Barbara Kiser reviews five of the week's best science picks.
For millennia, reproduction was a black box to philosophers and physicians, who puzzled in vain over the dissected corpses of pregnant deer or the function of semen. Edward Dolnick's absorbing detective story spans outlandish ancient theories on baby-making and the nineteenth-century dawn of embryology, led by pioneers such as Oscar Hertwig. Along the way are Leonardo da Vinci finding that blood, not 'wind', engorges the penis; Regnier de Graaf literally unravelling the functions of dormouse testicles; and Lazzaro Spallanzani fitting frogs with silk underwear to test the relation of sperm to egg.

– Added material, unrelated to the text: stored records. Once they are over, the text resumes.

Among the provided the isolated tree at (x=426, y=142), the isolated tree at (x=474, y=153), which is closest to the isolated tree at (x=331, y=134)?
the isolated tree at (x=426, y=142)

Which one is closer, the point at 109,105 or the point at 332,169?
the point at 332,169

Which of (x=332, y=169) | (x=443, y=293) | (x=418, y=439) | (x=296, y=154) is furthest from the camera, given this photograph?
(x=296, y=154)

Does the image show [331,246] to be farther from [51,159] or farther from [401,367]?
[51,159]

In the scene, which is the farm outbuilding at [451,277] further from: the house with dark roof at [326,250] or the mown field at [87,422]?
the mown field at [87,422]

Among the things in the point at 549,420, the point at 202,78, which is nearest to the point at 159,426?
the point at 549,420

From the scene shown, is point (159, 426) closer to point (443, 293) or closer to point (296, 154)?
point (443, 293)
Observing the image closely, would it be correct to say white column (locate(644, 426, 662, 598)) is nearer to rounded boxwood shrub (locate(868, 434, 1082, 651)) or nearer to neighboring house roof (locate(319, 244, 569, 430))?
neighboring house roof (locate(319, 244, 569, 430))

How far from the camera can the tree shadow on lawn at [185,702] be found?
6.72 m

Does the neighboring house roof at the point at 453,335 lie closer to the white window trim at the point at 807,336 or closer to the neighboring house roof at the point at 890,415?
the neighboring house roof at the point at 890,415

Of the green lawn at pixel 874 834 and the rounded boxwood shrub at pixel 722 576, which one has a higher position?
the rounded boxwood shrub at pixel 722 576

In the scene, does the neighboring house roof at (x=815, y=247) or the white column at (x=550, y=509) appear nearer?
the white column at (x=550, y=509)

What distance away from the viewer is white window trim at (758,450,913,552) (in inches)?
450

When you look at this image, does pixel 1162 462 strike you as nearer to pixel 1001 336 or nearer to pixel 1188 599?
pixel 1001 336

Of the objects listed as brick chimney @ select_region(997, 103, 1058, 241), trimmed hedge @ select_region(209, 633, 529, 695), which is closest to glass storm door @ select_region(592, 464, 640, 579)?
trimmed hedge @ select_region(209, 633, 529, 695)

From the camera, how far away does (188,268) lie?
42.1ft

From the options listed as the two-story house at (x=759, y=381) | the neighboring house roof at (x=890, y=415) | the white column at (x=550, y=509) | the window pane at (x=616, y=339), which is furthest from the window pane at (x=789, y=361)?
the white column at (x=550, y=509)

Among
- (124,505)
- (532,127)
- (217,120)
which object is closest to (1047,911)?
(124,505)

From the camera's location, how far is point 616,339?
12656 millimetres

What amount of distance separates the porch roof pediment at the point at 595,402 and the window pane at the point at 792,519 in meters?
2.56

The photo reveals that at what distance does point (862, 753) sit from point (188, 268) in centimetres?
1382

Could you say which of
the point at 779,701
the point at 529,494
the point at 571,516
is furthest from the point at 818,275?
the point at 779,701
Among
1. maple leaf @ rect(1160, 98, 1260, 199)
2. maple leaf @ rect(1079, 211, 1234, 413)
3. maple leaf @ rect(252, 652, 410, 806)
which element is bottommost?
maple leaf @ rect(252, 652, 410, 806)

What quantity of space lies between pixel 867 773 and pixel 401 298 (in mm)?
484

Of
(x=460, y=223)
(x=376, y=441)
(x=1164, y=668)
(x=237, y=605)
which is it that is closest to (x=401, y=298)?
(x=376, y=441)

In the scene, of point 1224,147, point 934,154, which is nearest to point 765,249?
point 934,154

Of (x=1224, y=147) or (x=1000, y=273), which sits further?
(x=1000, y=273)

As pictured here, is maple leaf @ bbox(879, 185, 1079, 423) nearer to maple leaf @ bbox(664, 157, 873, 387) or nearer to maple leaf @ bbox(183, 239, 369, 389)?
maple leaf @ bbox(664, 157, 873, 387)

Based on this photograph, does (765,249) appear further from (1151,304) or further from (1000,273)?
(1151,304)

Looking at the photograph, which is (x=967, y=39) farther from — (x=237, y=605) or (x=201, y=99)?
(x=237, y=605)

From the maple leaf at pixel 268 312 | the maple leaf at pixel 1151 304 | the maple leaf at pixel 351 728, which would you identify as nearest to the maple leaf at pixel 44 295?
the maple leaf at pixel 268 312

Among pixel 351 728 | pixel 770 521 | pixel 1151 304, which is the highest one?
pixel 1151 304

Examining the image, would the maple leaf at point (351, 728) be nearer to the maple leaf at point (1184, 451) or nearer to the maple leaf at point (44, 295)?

A red-hot question in contemporary politics is how outsiders from Alexis Tsipras to Marine Le Pen ended up strutting the world stage. Political analyst Steve Richards asks a tough question in return: why did mainstream parties allow these “intimidatingly strong and yet transparently weak” candidates to gain a toehold? This is a smart, detailed insider's study of how, after the 2008 financial meltdown, left and right lost vision, adaptability and public trust. In the resulting vacuum, populists' big promises gained allure — until the realities of high office revealed the “powerlessness of power”.
Journalist Naomi Klein is on electrifying form in this study of “shock politics” — how leaders capitalize on public disorientation after crises such as terrorist attacks, a variation on her findings in The Shock Doctrine (Random House, 2007). During a presidency more like a corporate merger between 'super-brand' and government, Donald Trump, Klein argues, governs through serial shocks — U-turns and edicts on everything from climate to immigration. Klein's strategy for disaster preparedness is to focus on positives, such as calling for 100% renewables. A bold, compelling analysis.
For every human, there are 1.4 billion insects. David MacNeal invites us to revel in that fact by roaming over this gargantuan family and the scientific subculture wrapped up in it. MacNeal is a witty, informed guide to a world of winged and scuttling wonders, where fleas can hit g forces many times those felt by a lunar rocket on re-entry, and tiger beetles make smoothies of their prey. We meet researchers using mosquitoes' stinging probosces as model hypodermic needles, and vicariously savour chemically complex wild honey from hives on uninhabited Greek islands. Entomology at its most enchanting.
A graphic novel about the bumptious philosophers of the seventeenth century? What's not to like? Philosopher Steven Nadler and illustrator Ben Nadler have crafted an absolute gem of a science history, capturing with gravitas and zing the abstruse musings of René Descartes on mind–body dualism, John Locke on empiricist epistemology, and more. Inevitably, the Church's malign impact looms, notably over Galileo Galilei, Baruch Spinoza and heliocentrist Giordano Bruno, burned at the stake in 1600.